Yanlış devirde yaşamak bu olsa gerek, Asaletin önemi kalmadı. Artık insanların apoletlerine bakılıyor.     Haliyle de soytarı bile olamayanlar ne oldum delisi oldular. Üstad Neşet ERTAŞ  dediği gibi; O hakkı tanımaz kul...

Yanlış devirde yaşamak bu olsa gerek, Asaletin önemi kalmadı. Artık insanların apoletlerine bakılıyor.
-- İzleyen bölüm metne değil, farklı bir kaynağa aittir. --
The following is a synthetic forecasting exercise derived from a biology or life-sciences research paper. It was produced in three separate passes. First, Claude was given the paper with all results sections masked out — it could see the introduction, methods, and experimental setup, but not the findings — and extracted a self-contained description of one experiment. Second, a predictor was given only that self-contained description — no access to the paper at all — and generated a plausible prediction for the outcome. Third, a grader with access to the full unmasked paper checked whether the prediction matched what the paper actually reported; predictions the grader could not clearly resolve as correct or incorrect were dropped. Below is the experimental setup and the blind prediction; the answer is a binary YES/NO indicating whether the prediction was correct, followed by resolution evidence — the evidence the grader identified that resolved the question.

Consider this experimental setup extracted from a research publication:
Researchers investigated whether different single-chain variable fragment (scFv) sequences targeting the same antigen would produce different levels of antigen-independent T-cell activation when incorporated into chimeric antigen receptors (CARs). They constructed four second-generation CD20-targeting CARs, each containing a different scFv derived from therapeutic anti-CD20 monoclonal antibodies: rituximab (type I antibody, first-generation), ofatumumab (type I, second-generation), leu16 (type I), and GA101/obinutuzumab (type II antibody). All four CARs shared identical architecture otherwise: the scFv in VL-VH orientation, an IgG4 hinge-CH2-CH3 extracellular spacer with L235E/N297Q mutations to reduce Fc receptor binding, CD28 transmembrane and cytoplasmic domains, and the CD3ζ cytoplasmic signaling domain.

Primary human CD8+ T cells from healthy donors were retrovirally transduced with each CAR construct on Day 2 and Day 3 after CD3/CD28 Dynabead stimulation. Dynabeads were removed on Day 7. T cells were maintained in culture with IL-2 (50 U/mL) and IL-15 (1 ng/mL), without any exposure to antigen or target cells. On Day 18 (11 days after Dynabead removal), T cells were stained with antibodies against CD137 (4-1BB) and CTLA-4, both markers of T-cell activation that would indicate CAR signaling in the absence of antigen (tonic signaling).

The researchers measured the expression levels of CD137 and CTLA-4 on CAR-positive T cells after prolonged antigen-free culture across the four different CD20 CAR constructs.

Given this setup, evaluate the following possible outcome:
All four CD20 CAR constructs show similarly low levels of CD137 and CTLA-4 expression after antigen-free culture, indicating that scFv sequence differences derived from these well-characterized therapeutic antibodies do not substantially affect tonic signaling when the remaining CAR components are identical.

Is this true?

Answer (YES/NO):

Haliyle de soytarı bile olamayanlar ne oldum delisi oldular. Üstad Neşet ERTAŞ dediği gibi;

O hakkı tanımaz kul kandıranlar

İnsanlığın kıymetini ne anlar

İnsanlık varlıknan olur sananlar

Zengin ise bey derler ya paşa

Fukaraysan ya aptal derler ya cingan haşa

Oysa Güneşin bile bir zerre sayıldığı kainatta kendini büyük görmek edebe uyar bir şey değildi. Ama gözümüzü değil, gönlümüzü doyurmayı becerebilseydik eğer. Çünkü biz ağzımızda ki lokmayı değil dünyayı yutmaya çalıştık hep.

Halbuki;

Zenginin yediği süt ile sütlaç,

Fakirin yediği bulgur ile bulamaç..

Ne acıdır ki

Sabah olduğu zaman her ikisi de aç..

Sırf bu yüzden ne gözümüz doydu ne de gönlümüz. Gözlerimiz gerçeğe hasret, gönüllerimizse sevgiye aç kaldı. Sonunu bilmediğimiz bir hayat yaşıyoruz ama çoğu zaman bakıyor görmüyoruz etrafımızda olan biteni. Maalesef bir bir ölüyoruz duygu açlığından. Bakın eskiden verilen sözlere inanırdık hep. Bugün yalan en büyük gerçek artık. Haram eşittir helal. Günümüzde herkes "aklını kullan" diyor. Bunu söylerken "kullanılmanın her haline" davetiye bastırıyor. Yalan, ikiyüzlülük, soytarılık akıl kullanımında en değerli öğeler.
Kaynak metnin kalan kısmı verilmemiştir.